● Work instruction
Starting at the line with "class: Aves", copy each line through the last one below exactly as written, without any pictures.

● Data supplied

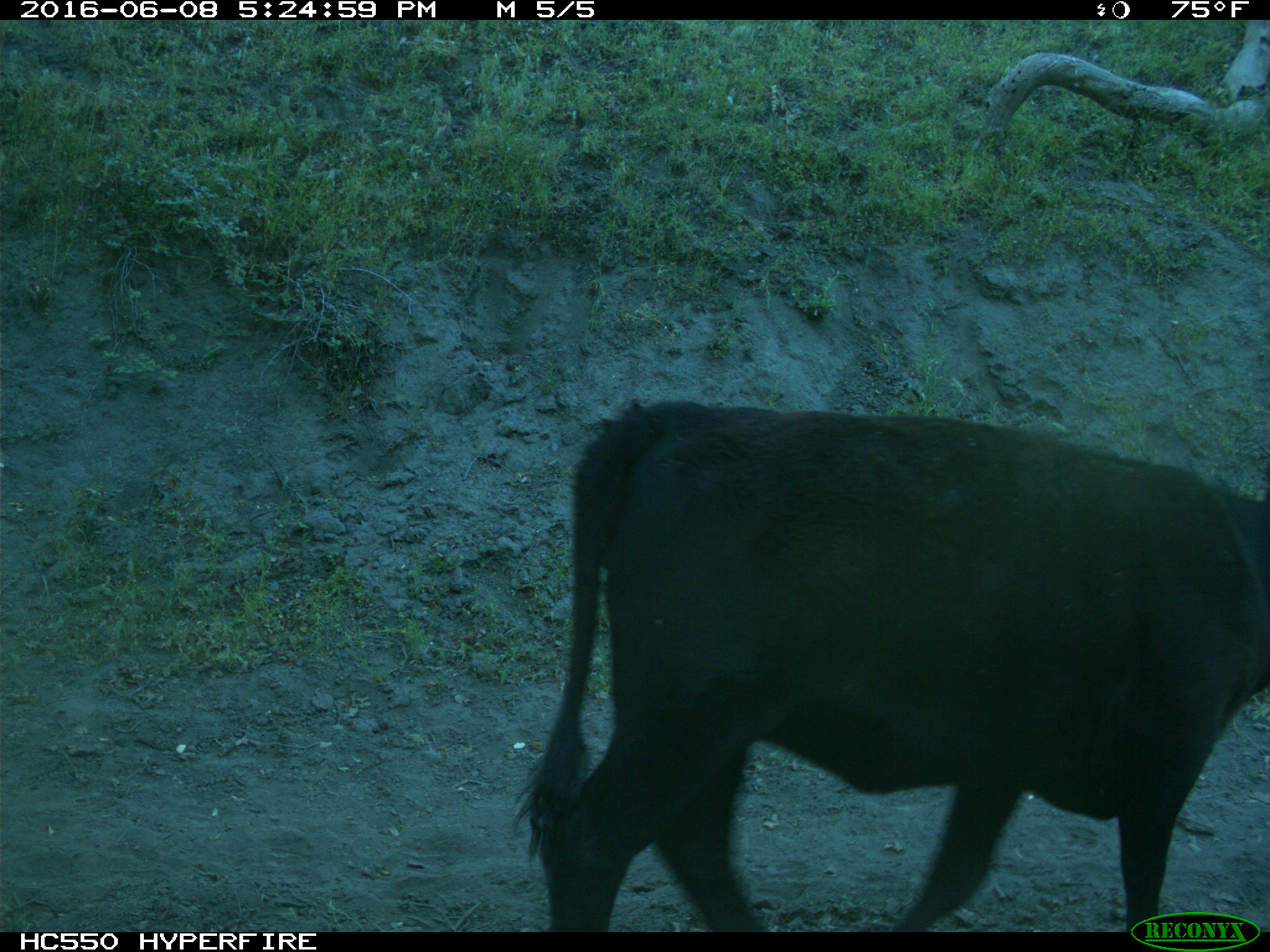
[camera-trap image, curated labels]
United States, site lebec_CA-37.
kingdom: Animalia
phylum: Chordata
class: Mammalia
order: Artiodactyla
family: Bovidae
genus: Bos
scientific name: Bos taurus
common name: domestic cow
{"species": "Bos taurus (domestic cow)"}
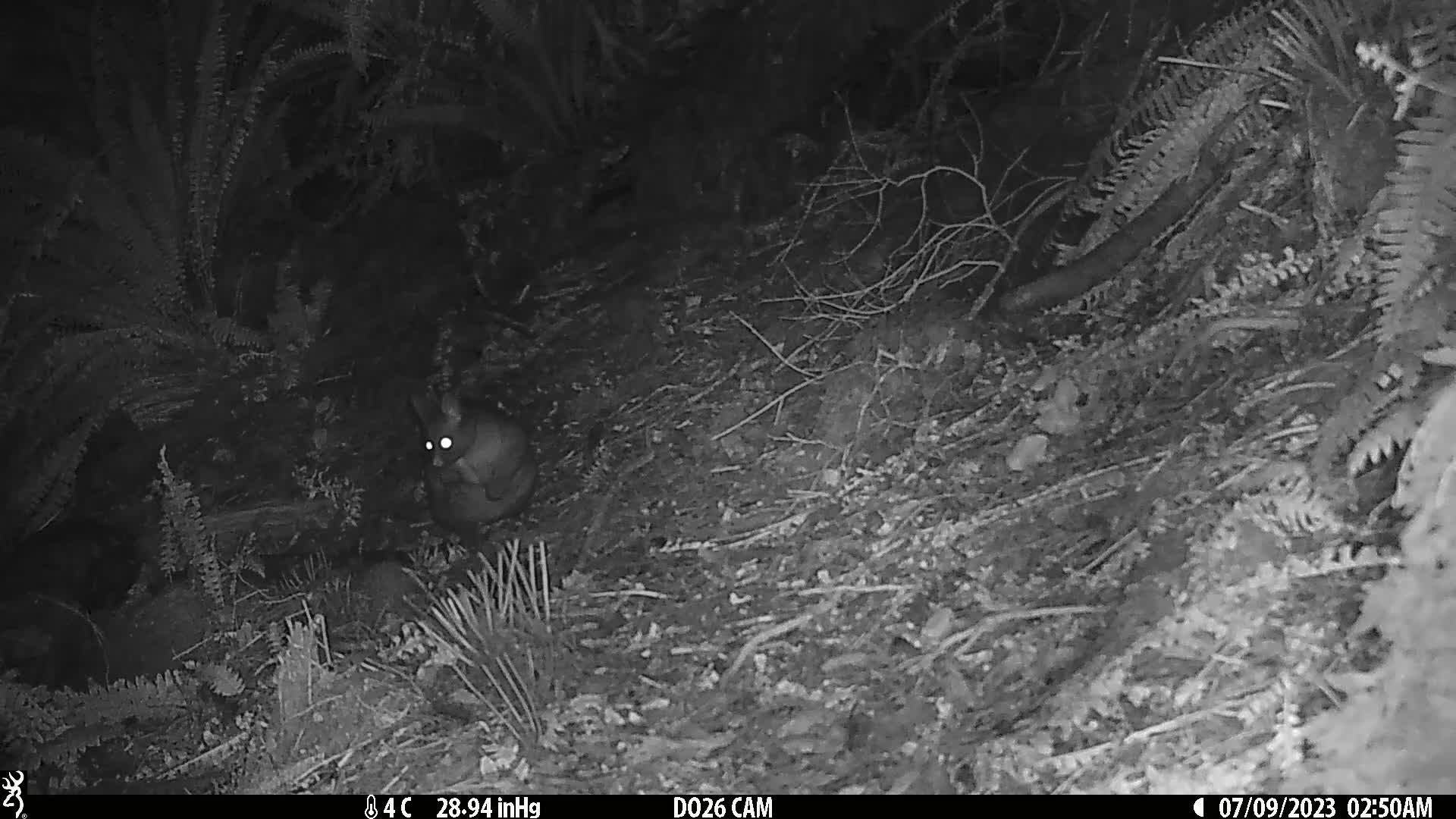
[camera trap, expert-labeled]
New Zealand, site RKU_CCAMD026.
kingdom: Animalia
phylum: Chordata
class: Mammalia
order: Diprotodontia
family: Phalangeridae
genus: Trichosurus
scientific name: Trichosurus vulpecula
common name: common brushtail possum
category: possum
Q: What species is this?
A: Possum (common brushtail possum) (Trichosurus vulpecula).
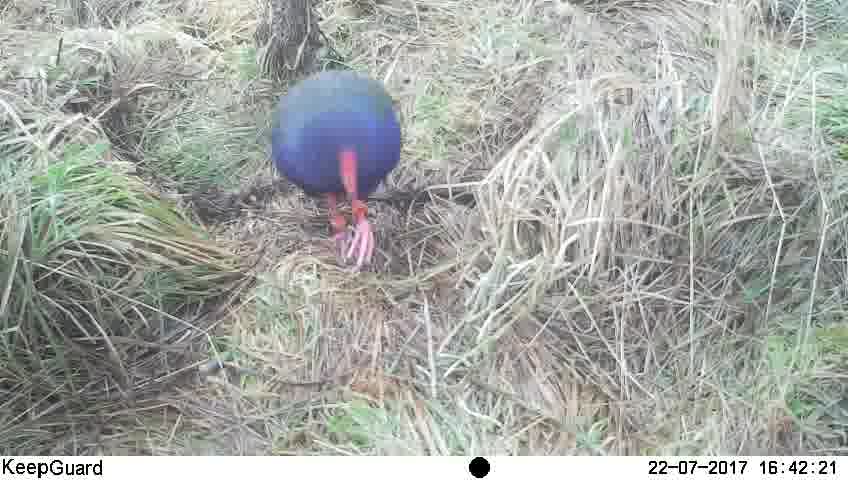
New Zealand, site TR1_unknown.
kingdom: Animalia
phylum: Chordata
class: Aves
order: Gruiformes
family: Rallidae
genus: Porphyrio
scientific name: Porphyrio mantelli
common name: takahe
Takahe (Porphyrio mantelli).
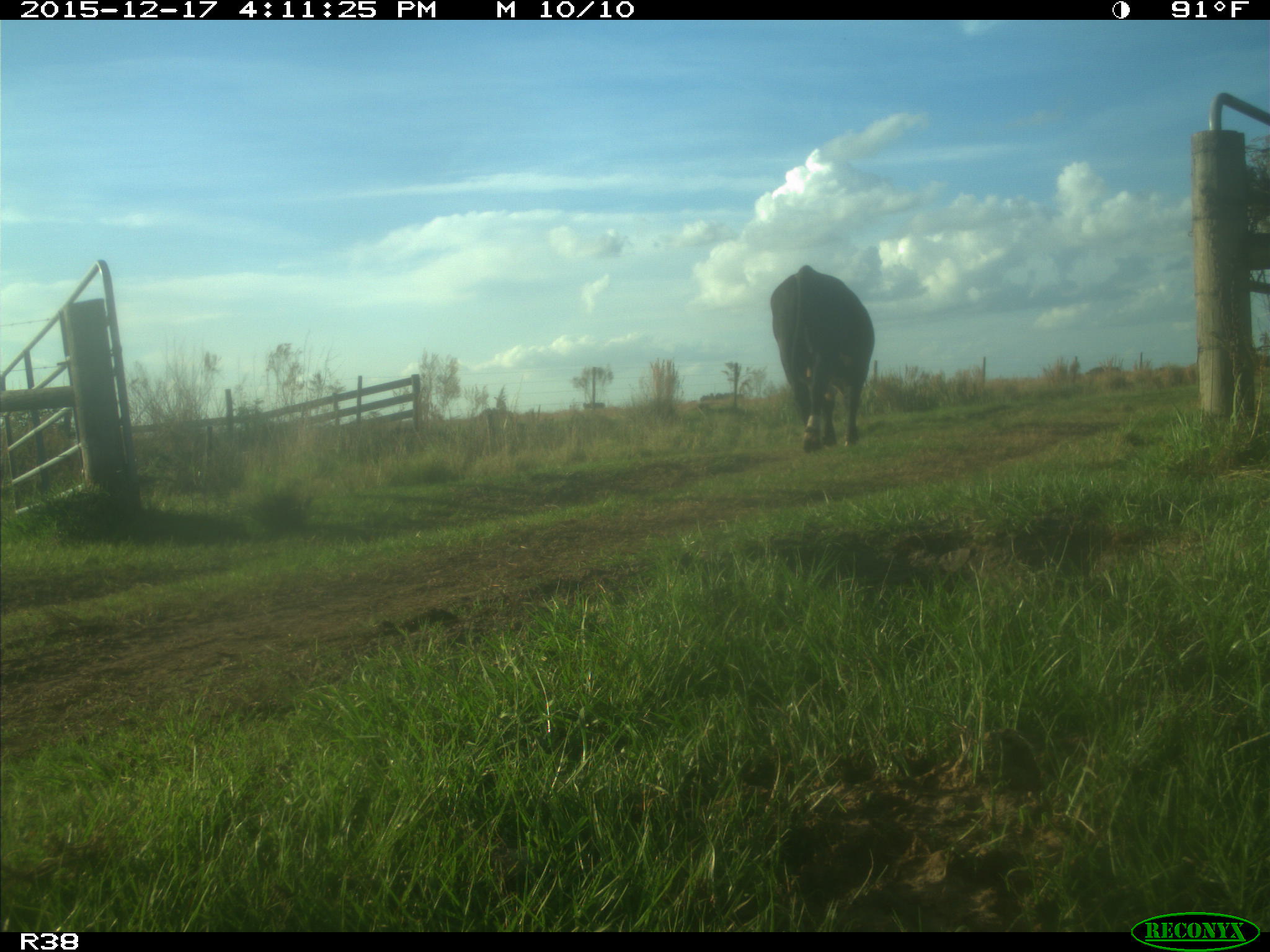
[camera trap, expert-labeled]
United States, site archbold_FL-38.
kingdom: Animalia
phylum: Chordata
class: Mammalia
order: Artiodactyla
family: Bovidae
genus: Bos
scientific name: Bos taurus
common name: domestic cow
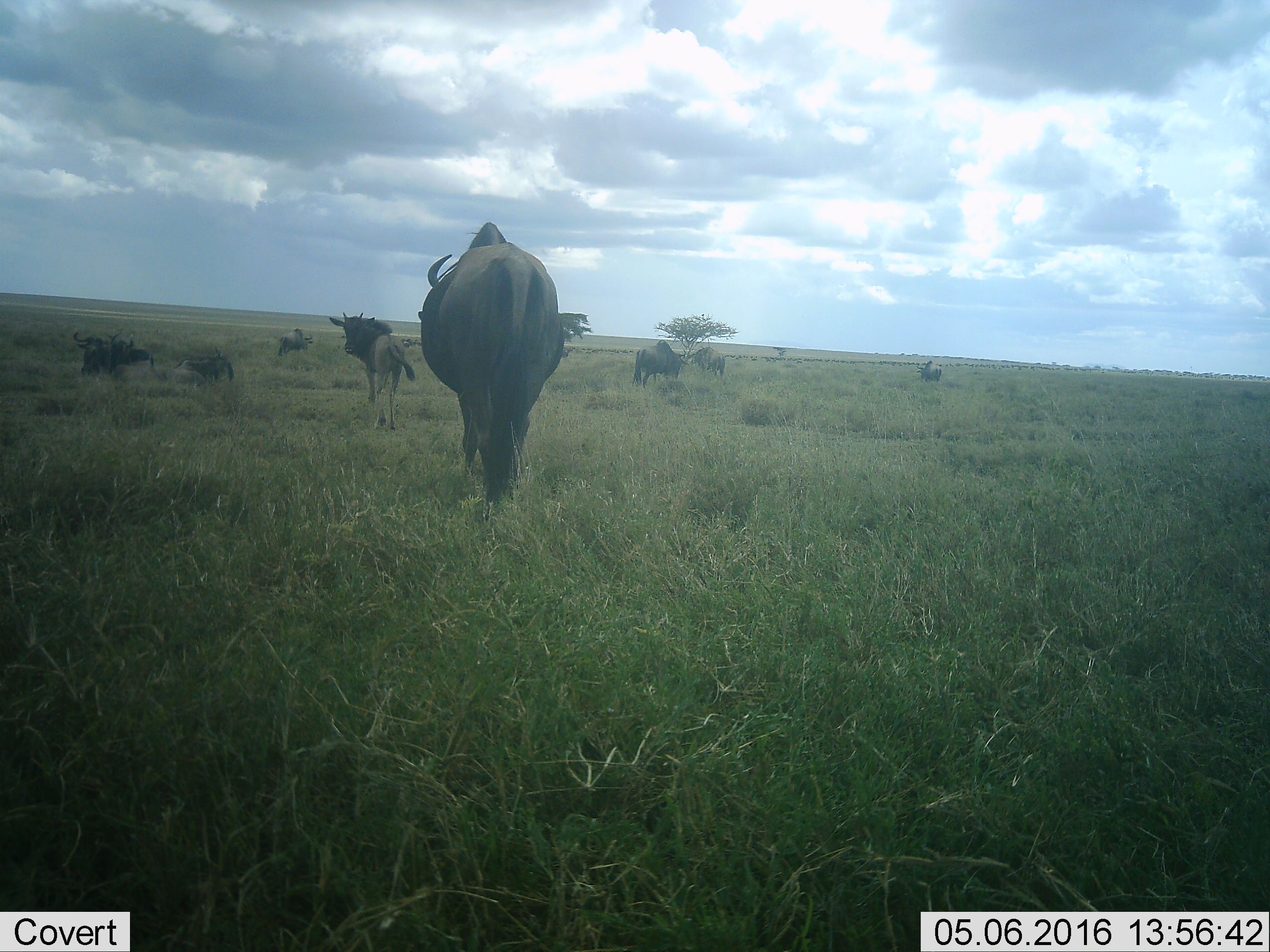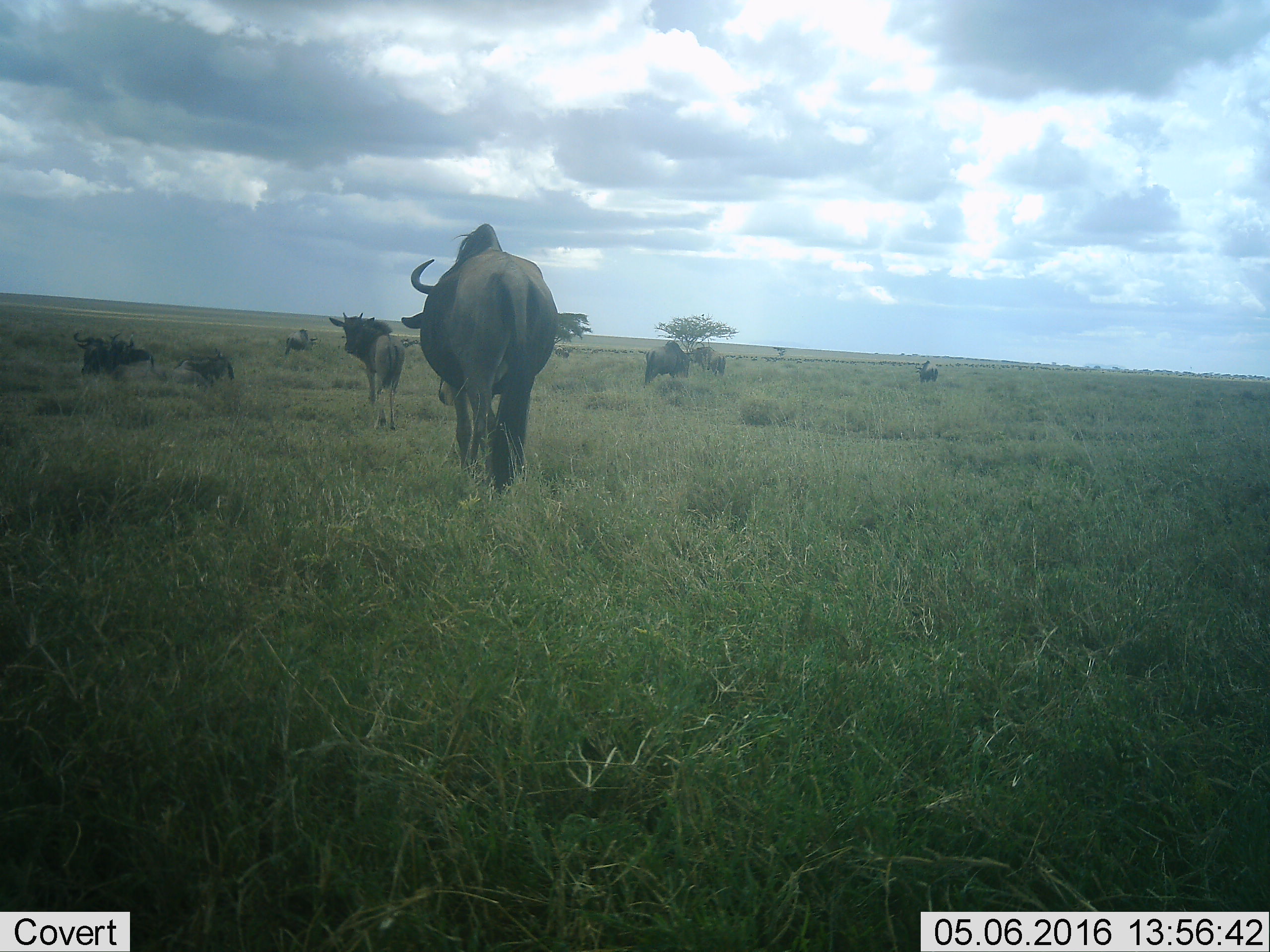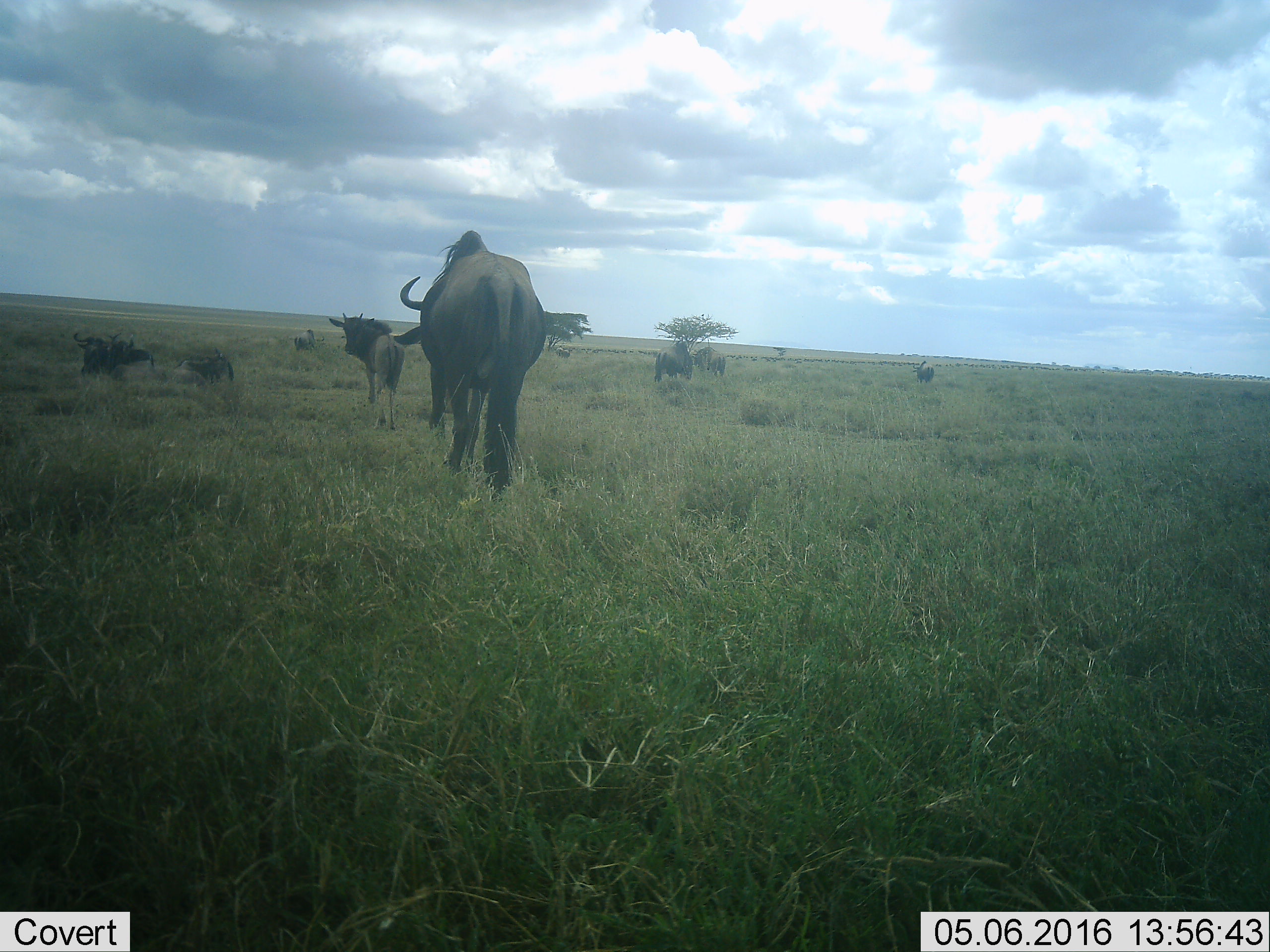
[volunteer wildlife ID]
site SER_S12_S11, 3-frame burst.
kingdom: Animalia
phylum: Chordata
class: Mammalia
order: Artiodactyla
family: Bovidae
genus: Connochaetes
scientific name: Connochaetes taurinus taurinus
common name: blue wildebeest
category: wildebeestblue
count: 9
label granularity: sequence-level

● Answer area
class: Aves
order: Gruiformes
family: Rallidae
genus: Porphyrio
scientific name: Porphyrio mantelli
common name: takahe
Takahe (Porphyrio mantelli).
[camera trap, expert-labeled]
United States, site archbold_FL-38.
kingdom: Animalia
phylum: Chordata
class: Mammalia
order: Artiodactyla
family: Bovidae
genus: Bos
scientific name: Bos taurus
common name: domestic cow
[volunteer wildlife ID]
site SER_S12_S11, 3-frame burst.
kingdom: Animalia
phylum: Chordata
class: Mammalia
order: Artiodactyla
family: Bovidae
genus: Connochaetes
scientific name: Connochaetes taurinus taurinus
common name: blue wildebeest
category: wildebeestblue
count: 9
label granularity: sequence-level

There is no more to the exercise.